Trail Maintenance and Development
Each year, dedicated Great Divide Trail Association volunteers head into the woods with picks, shovels, saws and spirit to rebuild washed-out bridges, cut away fallen trees, and restore eroded portions of the trail. We recruit young and old to give time and energy to fix what needs to be fixed from Waterton to Kakwa. GDTA volunteer trail crews devote hundreds of hours to keeping the trail open. It is only with the support of members and volunteers that the Great Divide Trail experience is possible.
Read more about our Trail Maintenance Trips.
Quality Recreation and Ecological Restoration
The GDT is subject to floods, fires, and overgrown vegetation that cause erosion, trail blockage, and other problems. The annual maintenance and restoration of the GDT to meet trail quality standards is a major undertaking of the GDTA. The goal is to create a world class wilderness recreation experience that allows people to connect with the great outdoors. The GDTA’s projects improve the trail user’s recreation experience while at the same time lessening the trail’s impact on the environment. For example, drainage control keep the trail in place while minimizing erosion and sedimentation of nearby streams. Improving stream crossings by relocating the trail or building a bridge makes for a better user experience while protecting riparian areas from erosion.
Leadership and Education
GDTA Crew Leaders are responsible for identifying projects, coordinating trail crews and making sure those crews have the necessary tools, food and support. These Crew Leaders are also volunteers and they make sure that our volunteer program runs smoothly and offers an excellent experience to volunteers. Supporting this trail maintenance program is an immense amount of work. We work with federal and provincial land managers to secure project authorization. We train and educate our volunteers on proper trail-building techniques so project goals are met without injury. We sign up new volunteers and recognize and celebrate the work of existing volunteers. We buy, manage, and distribute tools. We feed hungry volunteers.

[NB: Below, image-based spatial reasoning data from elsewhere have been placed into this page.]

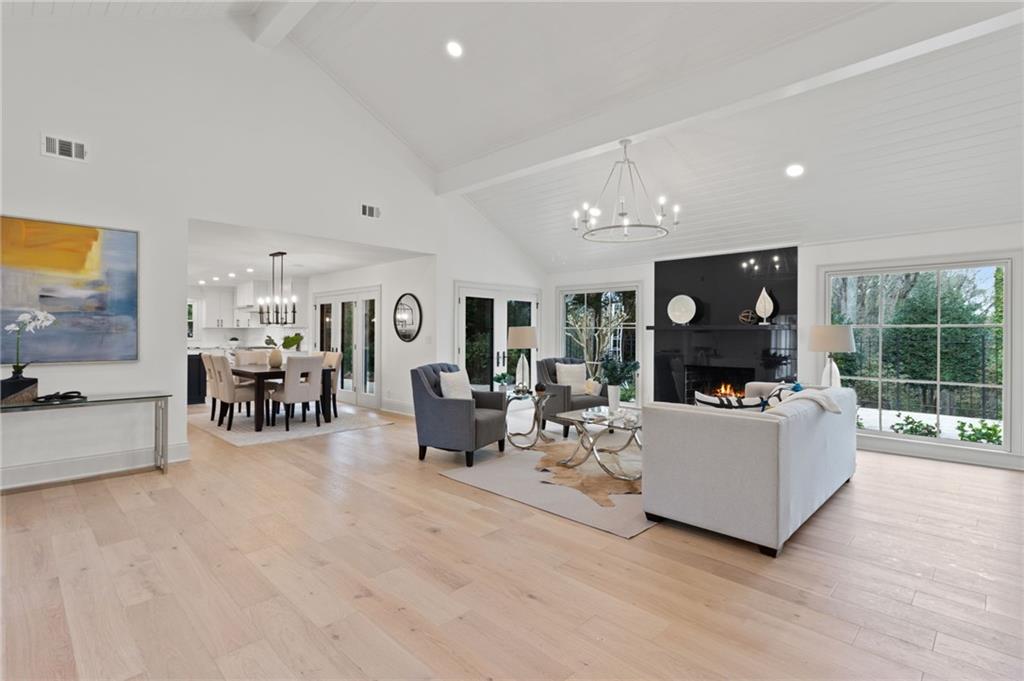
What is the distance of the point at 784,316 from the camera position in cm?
626

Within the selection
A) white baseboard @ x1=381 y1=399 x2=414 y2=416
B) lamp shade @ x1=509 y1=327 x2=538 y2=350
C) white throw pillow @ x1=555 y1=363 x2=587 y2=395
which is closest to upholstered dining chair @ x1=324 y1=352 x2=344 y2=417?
white baseboard @ x1=381 y1=399 x2=414 y2=416

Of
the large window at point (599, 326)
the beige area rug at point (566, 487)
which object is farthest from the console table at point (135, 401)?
the large window at point (599, 326)

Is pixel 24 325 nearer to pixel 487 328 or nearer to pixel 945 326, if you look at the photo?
pixel 487 328

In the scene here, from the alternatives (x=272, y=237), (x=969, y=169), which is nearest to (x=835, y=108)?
(x=969, y=169)

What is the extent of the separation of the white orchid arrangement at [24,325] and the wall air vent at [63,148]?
1.30 meters

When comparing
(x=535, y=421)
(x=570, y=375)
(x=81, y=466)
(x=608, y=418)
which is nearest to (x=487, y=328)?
(x=570, y=375)

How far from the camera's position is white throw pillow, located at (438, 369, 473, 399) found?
16.4 feet

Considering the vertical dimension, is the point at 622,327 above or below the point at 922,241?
below

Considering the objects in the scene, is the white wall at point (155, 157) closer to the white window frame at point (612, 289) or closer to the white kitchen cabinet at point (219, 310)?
the white window frame at point (612, 289)

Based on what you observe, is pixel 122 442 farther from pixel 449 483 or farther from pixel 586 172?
pixel 586 172

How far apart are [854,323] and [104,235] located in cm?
767

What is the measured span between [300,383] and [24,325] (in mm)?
2763

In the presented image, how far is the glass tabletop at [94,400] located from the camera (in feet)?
12.3

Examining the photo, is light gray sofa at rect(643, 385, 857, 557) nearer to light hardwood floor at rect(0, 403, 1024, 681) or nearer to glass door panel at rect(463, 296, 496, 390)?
light hardwood floor at rect(0, 403, 1024, 681)
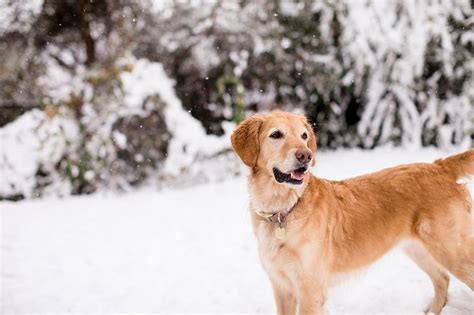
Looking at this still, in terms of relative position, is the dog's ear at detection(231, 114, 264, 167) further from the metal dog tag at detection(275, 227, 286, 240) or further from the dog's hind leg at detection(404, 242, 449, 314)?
the dog's hind leg at detection(404, 242, 449, 314)

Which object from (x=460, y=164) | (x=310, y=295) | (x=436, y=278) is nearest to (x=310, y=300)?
(x=310, y=295)

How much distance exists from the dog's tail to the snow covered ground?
80cm

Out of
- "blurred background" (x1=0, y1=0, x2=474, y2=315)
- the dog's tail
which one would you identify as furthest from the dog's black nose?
"blurred background" (x1=0, y1=0, x2=474, y2=315)

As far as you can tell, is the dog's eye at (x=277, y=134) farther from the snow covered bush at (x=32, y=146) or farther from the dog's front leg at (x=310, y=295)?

To help volunteers build their skills and be successful in their trail work, the GDTA provides education, training, and oversight in safe trail construction and restoration. Each and every one of our projects is a training trip. Trail maintenance is a lifelong learning opportunity. By training volunteers with the valuable skills needed to help protect and maintain recreation trails, they become the stewards and leaders, in turn giving countless hours to maintain the GDT.
The GDTA is committed to connecting the global community to Canada’s Great Divide. We offer GDT presentations throughout the year at various locations in Alberta and British Columbia, where we share the wonders of the GDT and recruit new members.